Филипп невольно отвернулся и почувствовал, как дрожь пробежала по всему его телу, а Амина сверкнула глазами, при виде страшного исхудалого тела этого странного человека, и, повернувшись, пошла вслед за мужем в каюту. Она застала его сидящим у стола с опущенной на руки головой, видимо, совершенно расстроенного.

— Мужайся, дорогой мой, — сказала она, — без сомнения, его появление неожиданный для тебя удар, и я боюсь, что оно не предвещает нам ничего хорошего; но что же из этого? Такова наша судьба, а от судьбы все равно не уйдешь!

— Пусть так, пусть это моя судьба! Но почему же и ты обречена на гибель?

— Я твоя тень и должна и хочу разделять с тобой и хорошее, и дурное, радость и горе, Филипп! Я не хотела бы умереть раньше тебя, так как это причинило бы тебе горе, но твоя смерть укажет и мне путь, и я скоро, скоро последую за тобой!

— Но, конечно, не самовольно, Амина?!

— Почему же нет? Нескольких секунд достаточно чтобы это стальное лезвие исполнило свое назначение!





— Нет, нет, Амина! Это грешно! Наша религия воспрещает это!
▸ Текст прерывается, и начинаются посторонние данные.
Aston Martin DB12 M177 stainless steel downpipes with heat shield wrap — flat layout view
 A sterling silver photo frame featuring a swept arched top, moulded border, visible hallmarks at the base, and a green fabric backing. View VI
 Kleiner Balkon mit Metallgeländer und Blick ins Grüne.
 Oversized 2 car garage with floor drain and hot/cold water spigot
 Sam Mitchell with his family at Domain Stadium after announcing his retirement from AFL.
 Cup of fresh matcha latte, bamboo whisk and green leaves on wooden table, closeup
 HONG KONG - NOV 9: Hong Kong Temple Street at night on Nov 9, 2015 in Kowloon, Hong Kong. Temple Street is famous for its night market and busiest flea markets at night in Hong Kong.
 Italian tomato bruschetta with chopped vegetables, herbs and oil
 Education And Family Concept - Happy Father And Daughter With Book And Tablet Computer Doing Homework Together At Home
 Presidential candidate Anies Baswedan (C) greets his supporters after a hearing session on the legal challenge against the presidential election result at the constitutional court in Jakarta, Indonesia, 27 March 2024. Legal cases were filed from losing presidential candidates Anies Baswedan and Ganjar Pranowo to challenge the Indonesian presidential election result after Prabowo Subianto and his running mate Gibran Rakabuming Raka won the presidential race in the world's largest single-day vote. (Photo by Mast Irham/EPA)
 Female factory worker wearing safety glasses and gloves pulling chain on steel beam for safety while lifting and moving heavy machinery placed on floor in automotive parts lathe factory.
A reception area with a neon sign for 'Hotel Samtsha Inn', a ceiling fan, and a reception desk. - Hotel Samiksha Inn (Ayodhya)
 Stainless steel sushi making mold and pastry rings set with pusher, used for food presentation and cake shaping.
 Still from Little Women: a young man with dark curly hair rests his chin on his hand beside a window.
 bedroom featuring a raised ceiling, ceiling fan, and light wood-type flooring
— Пусть она воспрещает, но мой разум говорит иначе: я призвана была к жизни без моего согласия, я не давала при этом никаких обязательств, и мне не давали гарантий; о сроках не было вопроса, и потому я убеждена, что, когда мне вздумается уйти из этой жизни, я в праве это сделать, не испросив предварительно разрешения у попов… Но довольно об этом! Теперь скажи мне лучше, как ты думаешь поступить с Шрифтеном?

— Я высажу его на Капе; я не в состоянии выносить его ненавистного присутствия! Разве ты и теперь не ощущала дрожи и чувства холода, когда ты подошла к нему?

— Я ощущала, как и тогда, но знала, что увижу его прежде, чем мы увидели его! Тем не менее, думается, я бы не высадила его!

— А почему?

— Потому что я скорее склонна бросить вызов судьбе, а не увертываться от нее. Ведь, в сущности, этот несчастный ничего не может сделать нам.

— Нет, ты ошибаешься! Он может взбунтовать команду, как уже раз пытался это сделать, поселить в ней недоверие ко мне; кроме того, он уже раз пытался похитить у меня мою реликвию!

— Я готова почти сожалеть, что это не удалось ему: это положило бы конец твоим скитаниям, твоей погоне за призраком!

— Нет, Амина, не говори так! Это мой долг: я дал торжественную клятву!

— Но знаешь ли, что ты не можешь, собственно говоря, высадить Шрифтена на берег на Капе? Он такой же служащий компании, как и ты; ты можешь только отправить его на родину в том случае, если найдешь судно, возвращающееся в Голландию! Но, будь я на твоем месте, я предалась бы на волю судьбы. Очевидно, его судьба сплетена с нашей, и против этого ничего не поделать; так пусть же он лучше останется здесь!

— Быть может, ты права, Амина! Я, быть может, могу отсрочить свою судьбу, но уйти от нее не могу, что бы ни ждало меня впереди, все равно!

— Так пусть он останется здесь и пусть делает все, что может сделать худшего; ты же обращайся с ним ласково, и, как знать, быть может, это послужит нам на пользу!

— Да, ты права! Он стал моим врагом без всякого повода с моей стороны! Как знать, быть может, он точно также станет и моим другом и доброжелателем!

— А если нет, то ты будешь иметь утешение, что поступил, как должно!

На следующий день поутру доктор донес, что Грифтен, по-видимому, совершенно оправился, и Филипп приказал позвать его к себе в каюту.

— Я послал за вами, Шрифтен, — сказал он, — чтобы узнать, не нужно ли вам что-нибудь?

— Что мне нужно! Пополнеть немного! Хи! Хи!.. Вот что мне всего более нужно!

— Ну, это придет само собой; я уже распорядился, чтобы вас кормили вволю и как можно лучше!

— Бедняга! — проговорила Амина, сочувственно глядя на него. — Как он, должно быть, много выстрадал! Это, кажется, тот самый человек, Филипп, который принес тебе тогда письмо от директоров Ост-Индской компании?!

— Хи, хи, хи, сударыня! Он самый; не особенно-то желанный… не правда ли?

— Конечно, мой милый, весть о разлуке с любимым мужем никогда не бывает желательной для любящей жены, но ведь вы тут были решительно не при чем?!

— Особенно, если муж желает уйти в море, оставляя дома хорошенькую жену, да еще имея при этом такой достаток, что мог бы свободно прожить дома всю жизнь. Хи! Хи!